Yılbaşı gecesi İstanbul halkının en çok akın ettiği eğlence noktası Beyoğlu... Kendilerine "tebliğciler" diyen bir takım zibidi ortalıkta dolaşıyor... Yoldan gelip geçenlere, mekanların kapılarında işletmecilere çalışanlara sürekli kendi inandıkları din konusunda fetvalar veriyorlar. Bana sorarsanız resmen "taciz" ediyorlar... Taksim'in diğer yılbaşı tacizcilerinden ne farkları var? Her yolla taciz işte... Amaç toplumun bir türlü kendi içine alamadıkları bölümüne elinde bulundurdukları siyasi güce de güvenerek sindirme harekâtı uygulamak...
"Mahalle baskısı" demek çok basit bir açılım artık bu durumda. Topluma "dinsel şiddet" uygulamak derim ben buna...
2009'a girer girmez kapımızda bulduğumuz bubi tuzağı TRT6!
Bu konu çok ama çok uzun sürer... Önümzdeki günlerde, aylarda, yıllarda acı meyvelerini verecek... Artık bölündük. TRT bunu deklare etmiş bulnuyor. Anayasal bir suç da işlemiş bulunuyor... Sorumlusu kimdir bu suçun? Doğal olarak siyasal iktidar! Ve de doğal olarak o iktidarı oylarıyla oraya taşıyanlar.... Bu kişileri iyice tanıyın ve uzak durun...

İşte böyle karamsar başladı 2009!
Yine de içimizde yaşama sevinci olmalı...
Ne olursa olsun açmalı çiçeklerimiz, gülmeli yüzlerimiz...
Yeni yılınız gerçekten kutlu olsun!
Duam olsun!

2 yorum:

NAZLICA dedi ki...

Duana yürekten katılıyorum Şirinciğim. Senin anlattıklarının yanında bir de çocukların çıplak olduğu falan gibi aşağılık sözler sarfedildi. Hangi vicdana sığdırdı bu çok bilmiş örümcek kafalı. Ülkemizi hergün geriye götüren, halkını birbirine kırdıran, yoksul ve dilenci durumuna düşüren zihniyetin 2009'da tarihe gömülmesini istiyorum.
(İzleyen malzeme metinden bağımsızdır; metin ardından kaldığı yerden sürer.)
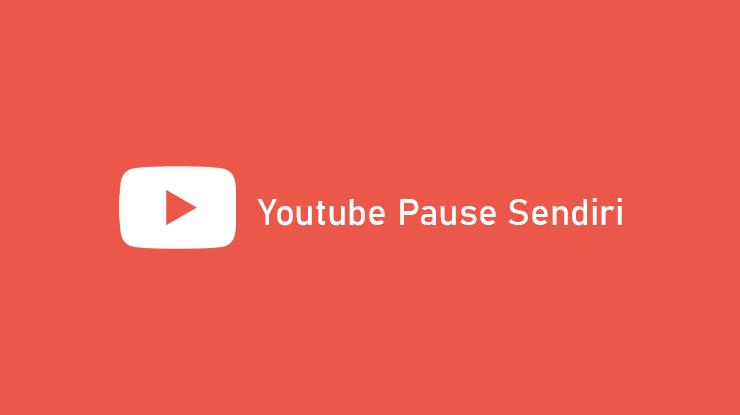 Penyebab dan Cara Mengatasi Youtube Pause Sendiri di Android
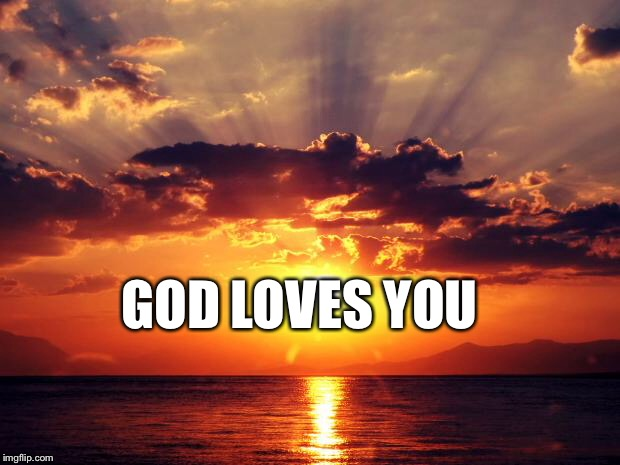 Sunset | GOD LOVES YOU | image tagged in sunset | made w/ Imgflip meme maker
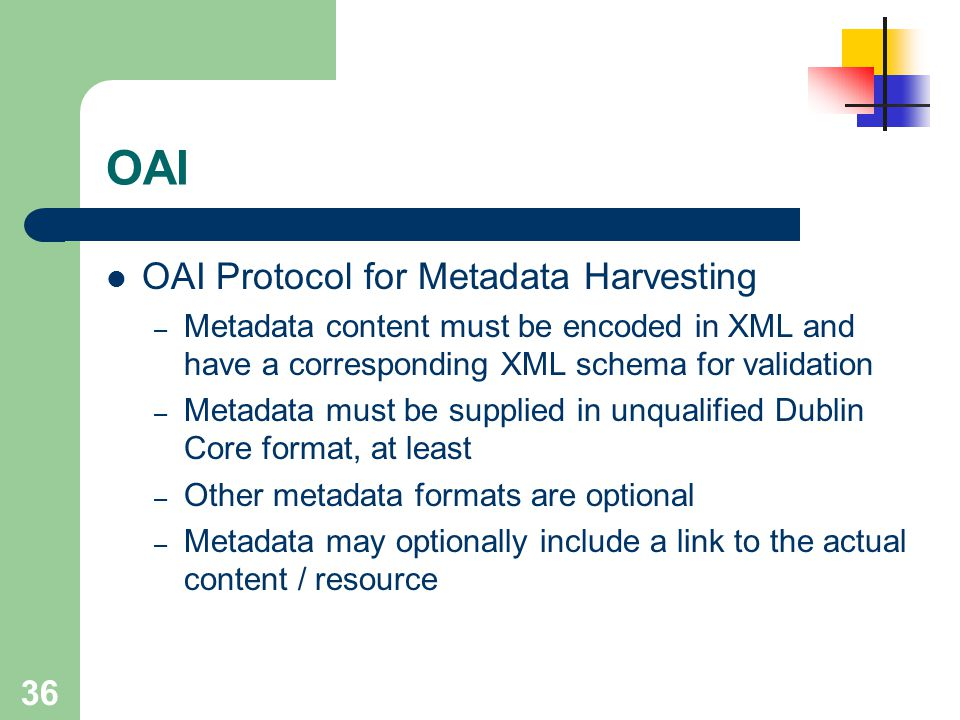 36 OAI OAI Protocol for Metadata Harvesting – Metadata content must be encoded in XML and have a corresponding XML schema for validation – Metadata mu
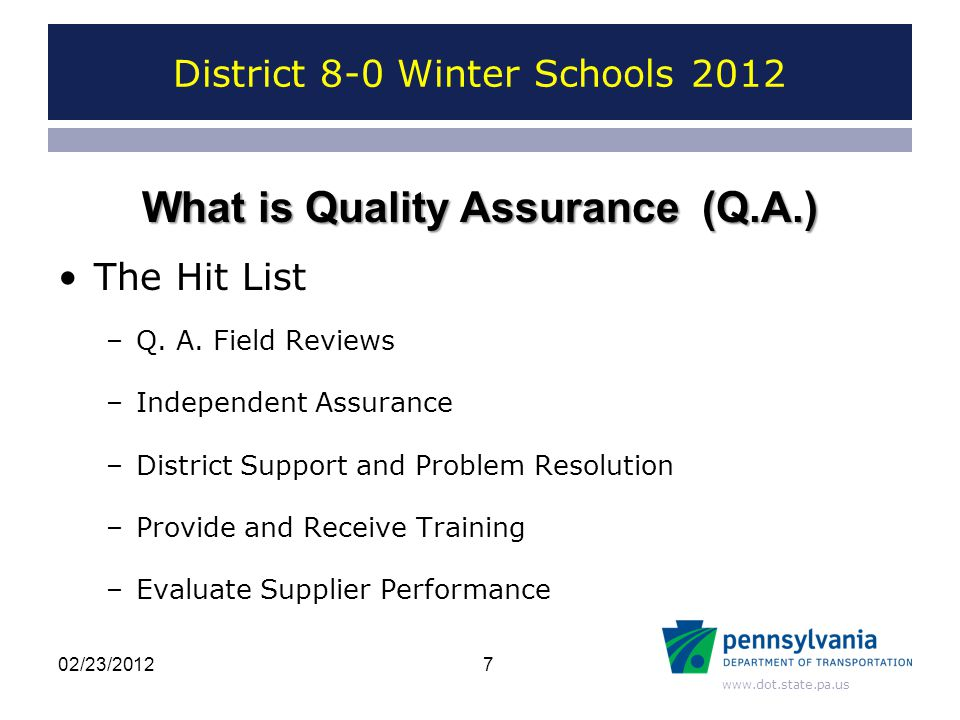 www.dot.state.pa.us District 8-0 Winter Schools 2012 Questions or Comments ? 2802/23/2012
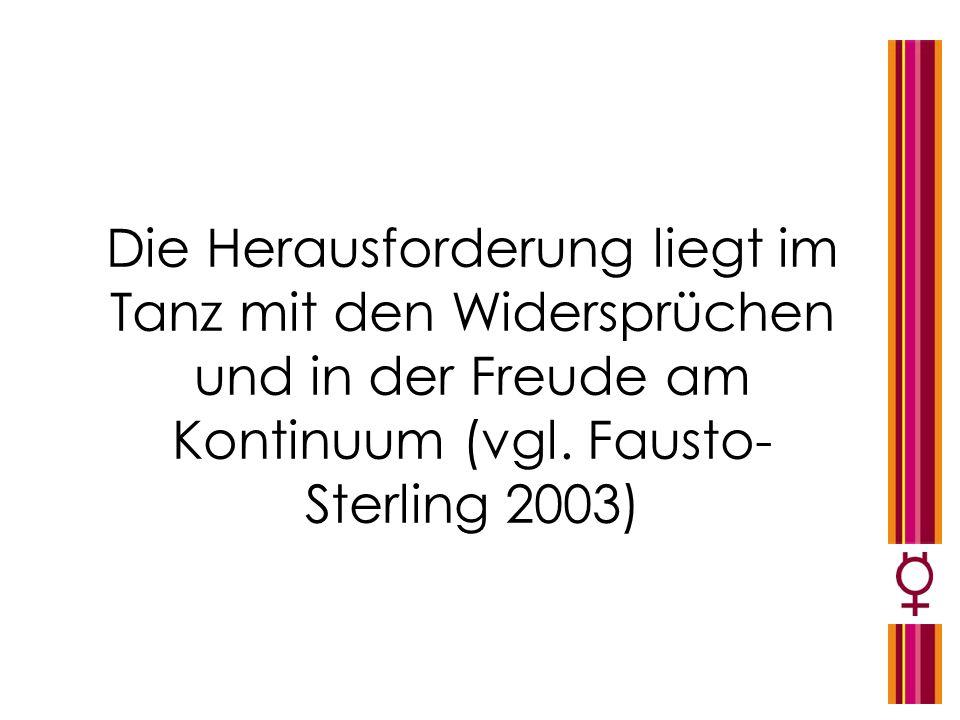 Die Herausforderung liegt im Tanz mit den Widersprüchen und in der Freude am Kontinuum (vgl. Fausto- Sterling 2003)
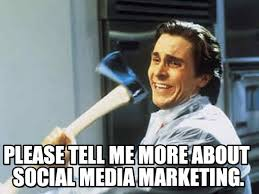 Social Media Meme - please tell me more about social media marketing on memegen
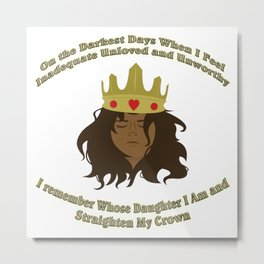 And I Straighten My Crown Metal Print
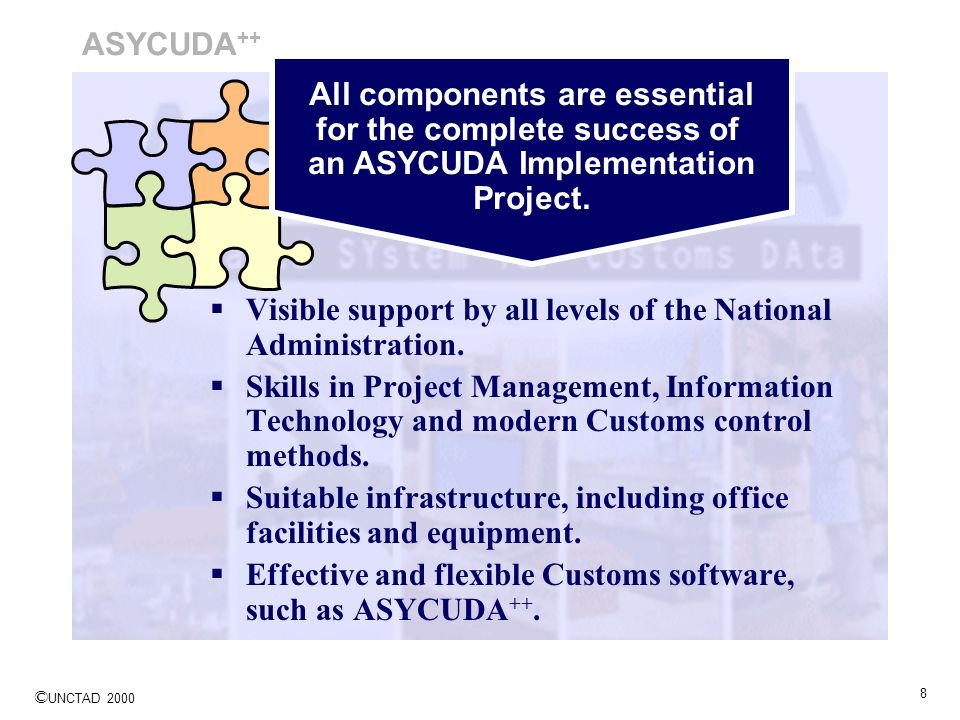 © UNCTAD 2000 8 ASYCUDA ++ All components are essential for the complete success of an ASYCUDA Implementation Project. Visible support by all levels o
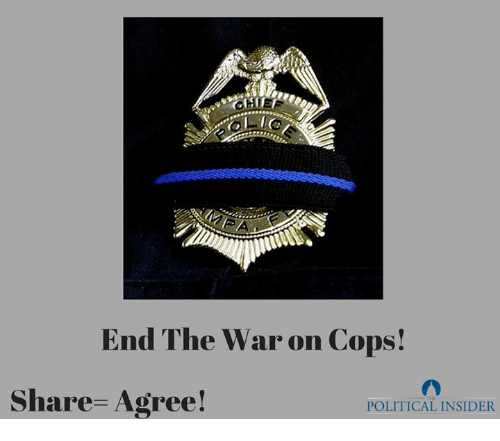 War, Cops, and Wars: End The War on Cops!  Share Agree!  POLITICAL INSIDER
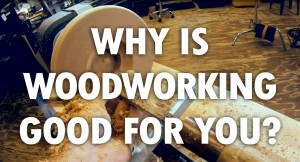 why-is-woodworking-good-for-you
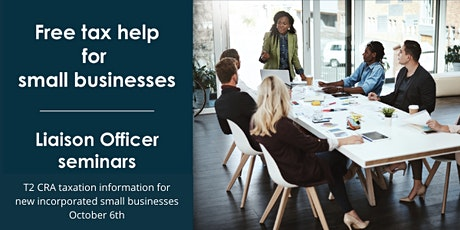 T2 CRA Taxation Requirements- Incorporated Small Business-October 6th, 2021 tickets
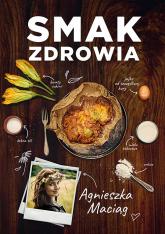 Smak zdrowia - Agnieszka Maciąg | mała okładka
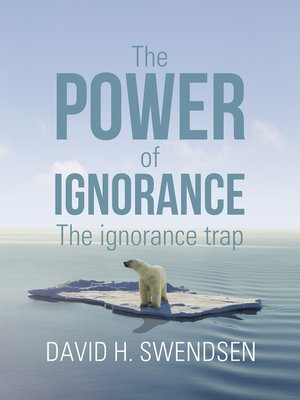 cover image of The Power of Ignorance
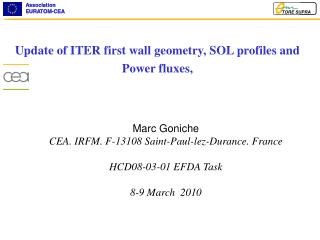 Update of ITER first wall geometry, SOL profiles and Power fluxes,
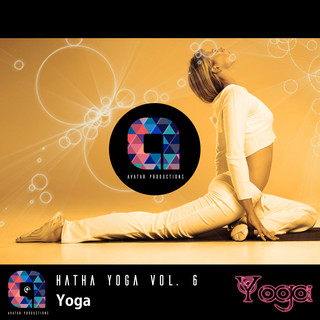 Yoga:Hatha Yoga, Vol.6 (Music For Your Yoga Class And Meditation & Relaxation)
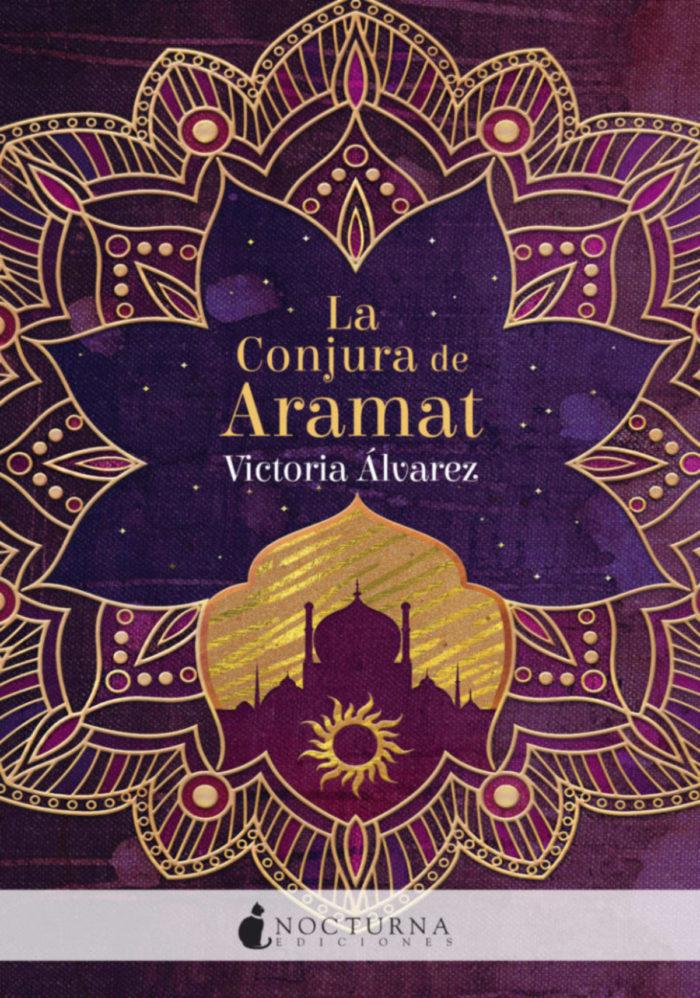 La Conjura de Aramat de Victoria Álvarez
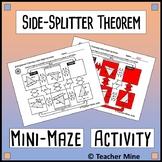 Side-Splitter Theorem Mini-Maze Activity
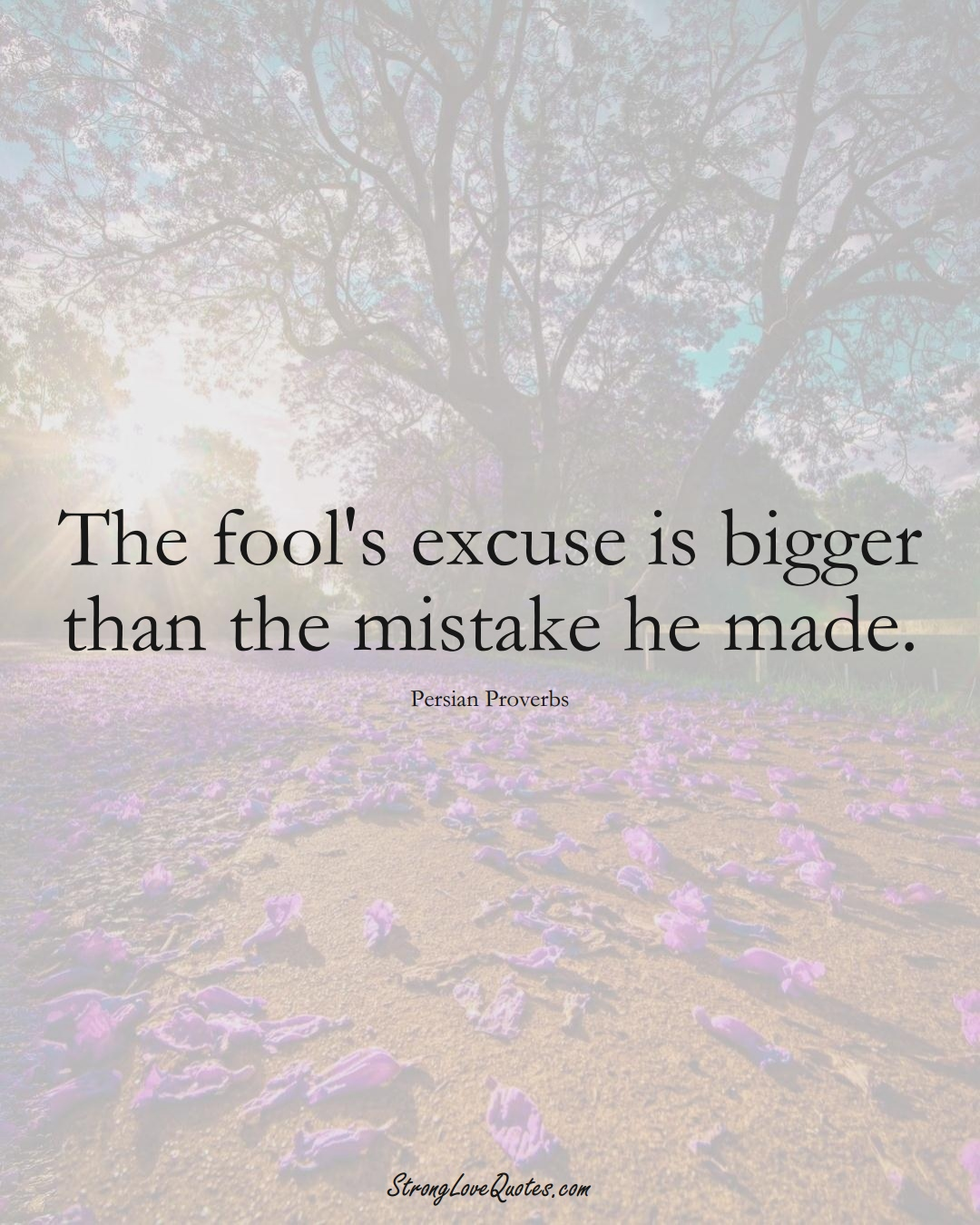 The fool's excuse is bigger than the mistake he made. (Persian Sayings);  #aVarietyofCulturesSayings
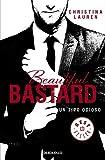 beautiful bastard un tipo odioso by christina lauren 2014 06 05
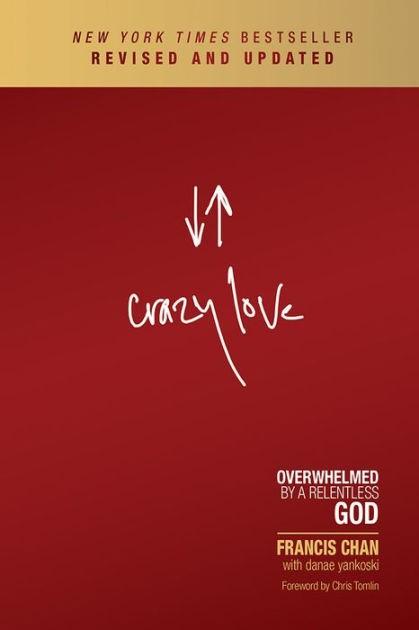 Crazy Love (Paperback)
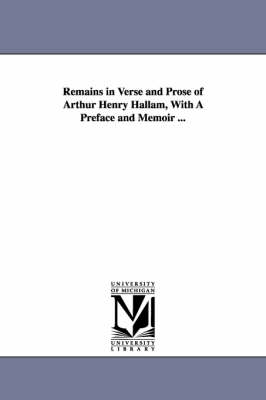 Remains in Verse and Prose of Arthur Henry Hallam, with a Preface and Memoir ... (Paperback)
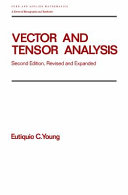 Vector and Tensor Analysis, Second Edition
En büyük isteğim bu, yeter diye avaz avaz bağırmak istiyorum. Öptüm seni

Şirin dedi ki...

Nazlıcığım;
Ben 2009'u "dua yılı" ilan ediyorum :P Kötüleri tarihe gömümüp güzelliklerin yeniden doğmasını sağlamak için en güzel çabamız dua olacak bence. İstersek olur diyorum...
Güzelliklerle dolu bir dünya..
Neden olmasın?
Ben de öptüm seni Nazlıcığım..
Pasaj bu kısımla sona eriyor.